I'm looking for methods that work in practise for determining some kind of acoustical similarity between different songs.
Most of the methods I've seen so far (MFCC etc.) seem actually to aim at finding identical songs only (i.e. fingerprinting, for music recognition not recommendation). While most recommendation systems seem to work on network data (co-listened songs) and tags.
Most Mpeg-7 audio descriptors also seem to be along this line. Plus, most of them are defined on the level of "extract this and that" level, but nobody seems to actually make any use of these features and use them for computing some song similarity. Yet even an efficient search of similar items...
Tools such as http://gjay.sourceforge.net/ and http://imms.luminal.org/ seem to use some simple spectral analysis, file system location, tags, plus user input such as the "color" and rating manually assigned by the user or how often the song was listened and skipped.
So: which audio features are reasonably fast to compute for a common music collection, and can be used to generate interesting playlists and find similar songs?
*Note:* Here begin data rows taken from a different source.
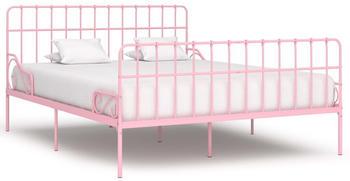 vidaXL Bedframe in Pink Metal 180 x 200 cm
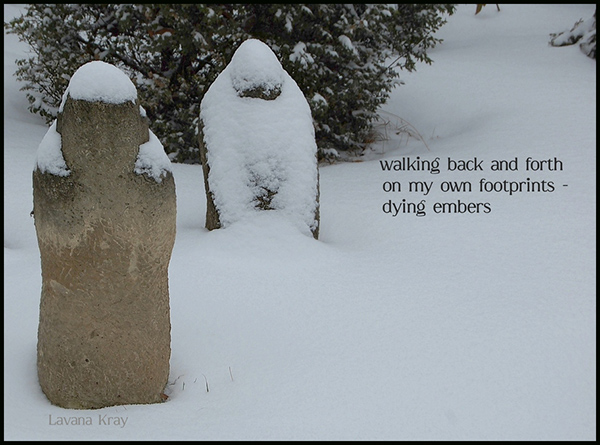 'walking back and forth / on my own footprints� / dying embers' by Lavana Kray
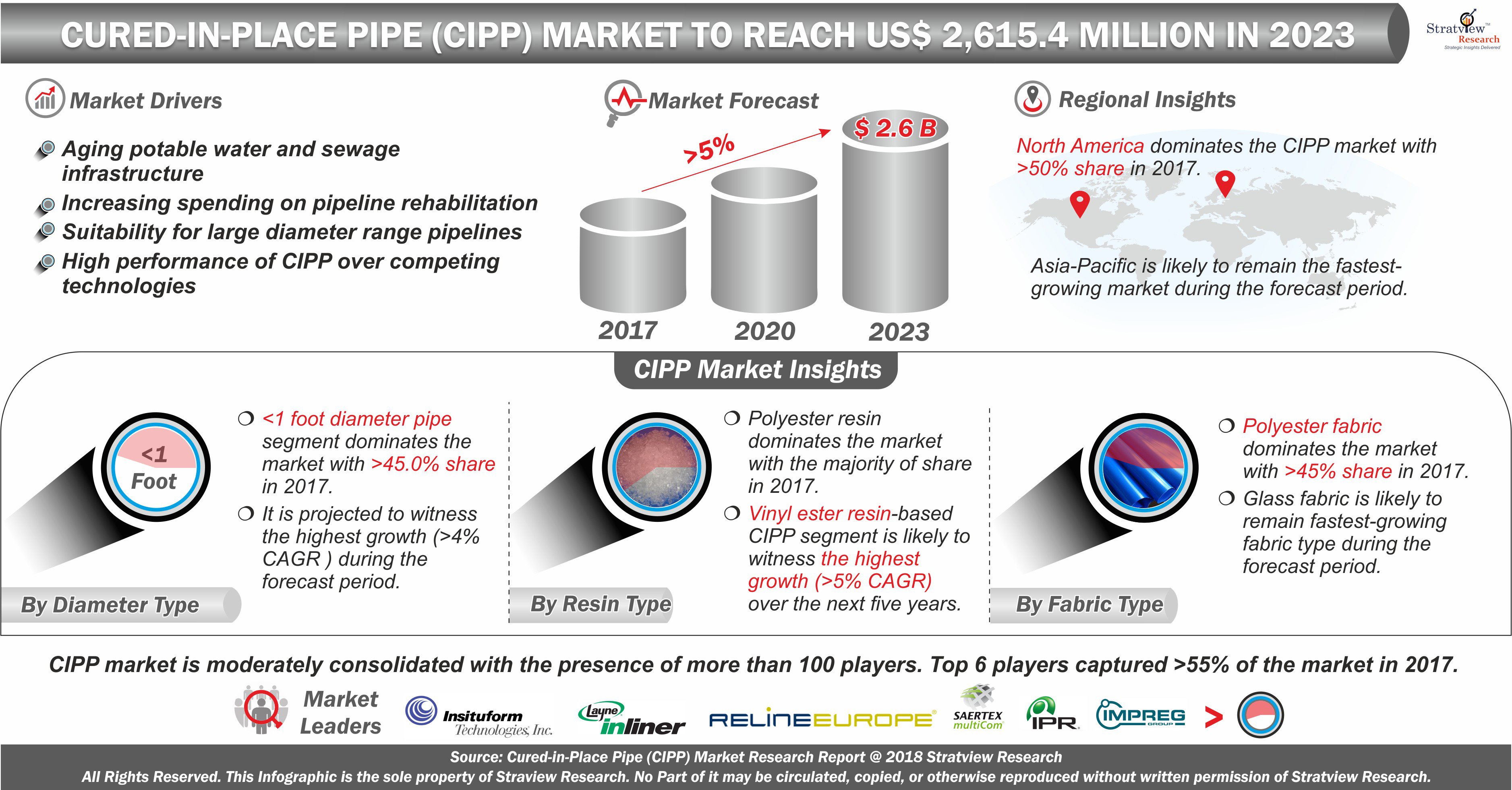 Cured-in-Place Pipe Market (CIPP)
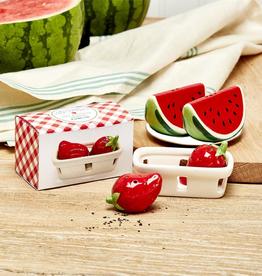 Red Strawberry Salt/Pepper Shaker Set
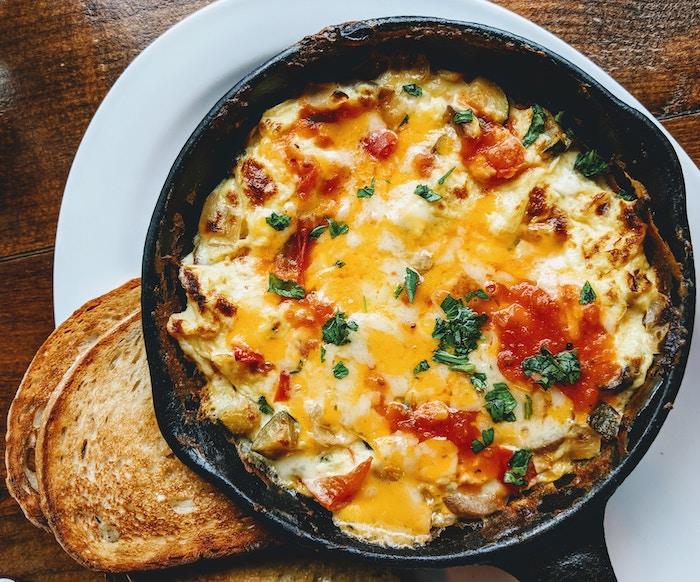 Les 18 meilleures recettes d'œuf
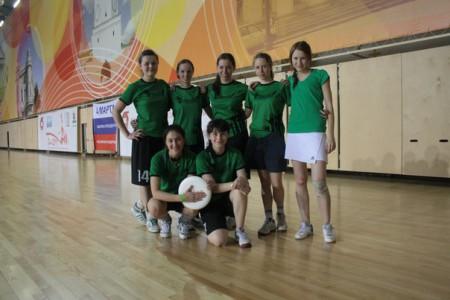 Команда Фингерс натурнире Оттепель 2012 (ОД, 10/12)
Ideally, I'd like to feed in an existing playlist, and get out a number of songs that would match this playlist.
So I'm really interested in accoustic similarity, not so much identification / fingerprinting. Actually, I'd just want to remove identical songs from the result, because I don't want them twice.
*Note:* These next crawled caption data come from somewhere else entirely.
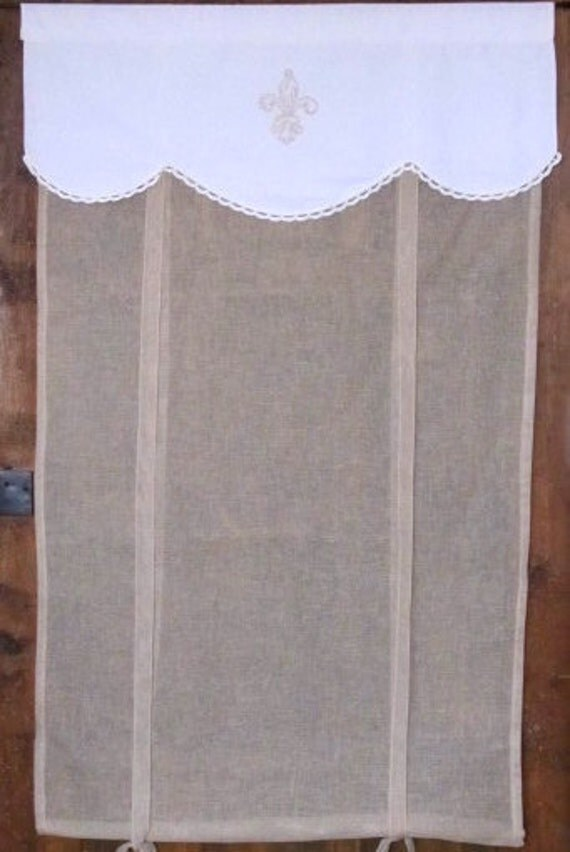 Fleur De Lis French Linen Window Curtain 76 By Linenandletters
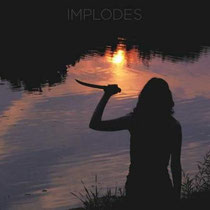 Implodes 『Black Earth』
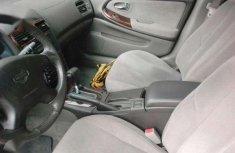 A Nissan Maxima auto drive ac OK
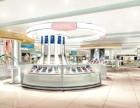 山西商场设计 购物广场设计 宝地设计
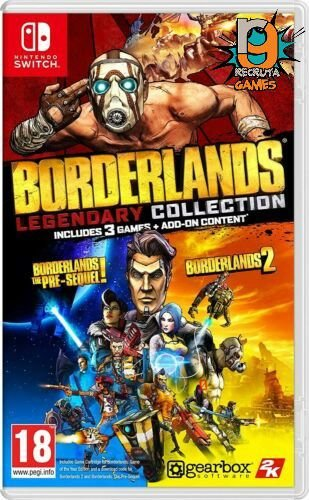 Game Borderlands Legendary Collection - Switch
And I'm also not looking for query by humming. I don't even have a microphone attached.
Oh, and I'm not looking for an online service. First of all, I don't want to send all my data to Apple etc., secondly I want to get only recommendations from the songs I own (I don't want to buy additional music right now, while I havn't explored all of my music. I havn't even converted all my CDs into mp3 yet ...) and secondly my music taste is not mainstream; I don't want the system to recommend Maria Carey all the time.
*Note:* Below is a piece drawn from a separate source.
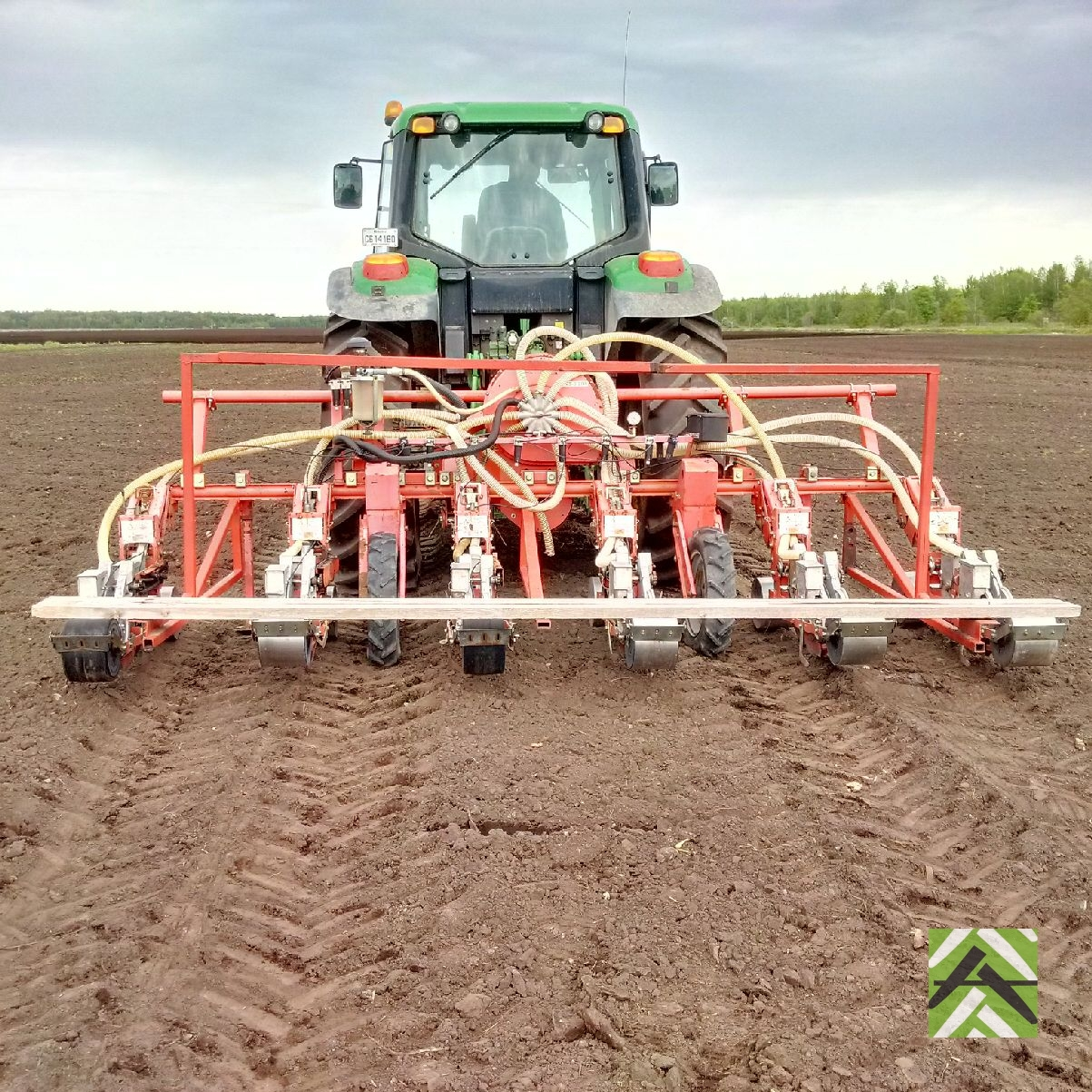 Agricola Air Planter For Carrot Agricor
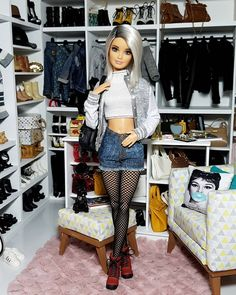 Barbie Hair, Doll Clothes Barbie, Vintage Barbie Dolls, Barbies Dolls, Barbie Tumblr, Barbie Fashionista Dolls, Barbie Diorama, Barbie Model, Beautiful Barbie Dolls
Plus of course, I'm really interested in what techniques work well, and which don't... Thank you for any recommendations of relevant literature and methods.
Only one application has ever done this really well. MusicIP mixer.
http://www.spicefly.com/article.php?page=musicip-software
It hasn't been updated for about ten years (and even then the interface was a bit clunky), it requires a very old version of Java, and doesn't work with all file formats - but it was and still is cross-platform and free. It does everything you're asking : generates acoustic fingerprints for every mp3/ogg/flac/m3u in your collection, saves them to a tag on the song, and given one or more songs, generates a playlist similar to those songs. It only uses the acoustics of the songs, so it's just as likely to add an unreleased track which only you have on your own hard drive as a famous song.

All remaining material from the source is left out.